I'll make sure to describe this issue in the documentation.
> However, in reply to your comment, it is my opinion that the
> fontname attribute should be depricated in favor of
> fontfamily, which is a list of named fonts. The font
> manager has a preliminary list of recommended font families
> that the user can use. Vera is one of the named fonts in
> the 'sans' family, though not high on the list, since there
> are potentlially nicer fonts that can be used.
> The font manager prepends the list of fonts indicated by
> TTFPATH to the list of system fonts that it finds. So if
> Vera is in TTFPATH, then it should be available. If not,
> then I'll look into it.
Vera is in the path since it's in my matplotlib data dir.

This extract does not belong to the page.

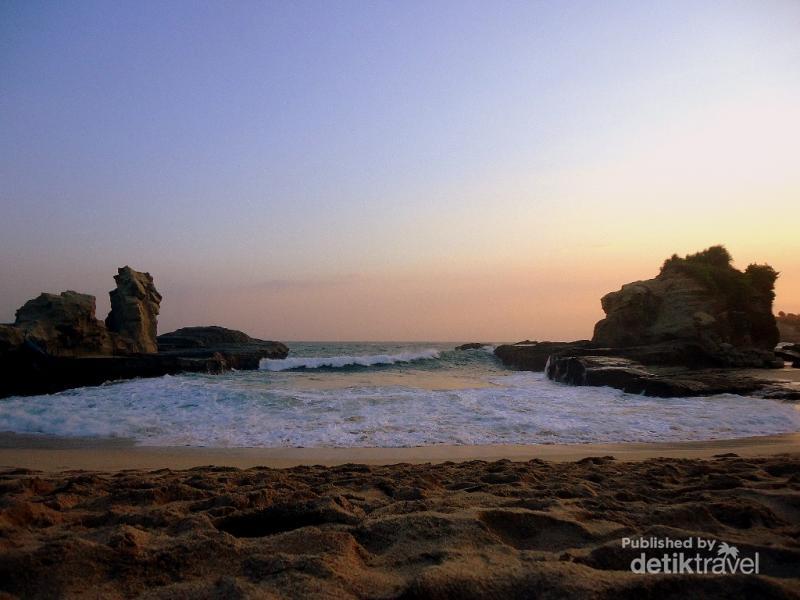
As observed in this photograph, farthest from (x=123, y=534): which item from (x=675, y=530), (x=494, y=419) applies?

> Please let me know what changes you would like to this
> module. In the mean time, I'll continue to make
> modifications.
I did a little more experimenting; I think some of the problems I was
having yesterday were from residual effects of text.fontname. To
clarify and simplify, I removed text.fontname from matplotlibrc and
matplotlib.__init__ rcParams. The ttf_microsoft fonts referred to
below are in the ttf.tar file referred to earlier; the results below
show my matplotlibrc entry and the filename returned by findfont
# ok, verdana san serif
font.family : san-serif /home/jdhunter/src/ttf_microsoft/verdana.ttf
# ok this is a serif font
font.family : serif /usr/X11R6/lib/X11/fonts/TTF/luxirr.ttf
# what's happening here? fail silently? cour.ttf is in ttf_microsoft
font.family : Courier /home/jdhunter/src/ttf_microsoft/verdana.ttf
I think the ability to define a family and let the system choose the
best match is good, but there are cases where this may not be
desirable.
* If you are an application developer and want your app to look just
the same across platforms, you may distribute it with a font file
and you want to make sure that file is chosen.
* The majority of users will probably be more familiar with the names
Courier and Times than with font families monospace and serif.
Should we provide a mechanism so that users can specify fonts this
way? Eg, you may know you have Courier on your system and you
don't care about portability. Is there a way in the current setup,
for example, a user who wants to specify Courier?
For the first of these two cases, one idea is to allow a user to
specify a filename
font.family = Vera.ttf # search path for Vera.ttf
Users who distribute apps with matplotlib and want a guaranteed font
(such as myself!) can use one of the fonts that are distributed with
matplotlib and rely on the normal environment vars (MATPLOTLIBDATA and
TTFPATH) to provide the dirs those fonts will reside in. Since no
legitimate family name or font name will match the pattern *.ttf, we
can safely do this. What do you think? If this is not sufficiently
elegant, we could consider font.file as an additional attribute which
defaults to None.
For the second of the two cases, I'm not sure....
So fontname plays no legitimate role anymore?
On an unrelated note, I don't think we need any of fontname,
fontstyle, fontangle, fontvariant or fontweight in the Text __init__
method, but we should preserve the getters and setters as discussed
earlier for user interface compatibity (the __init__ function is not
in the user interface but the text methods are).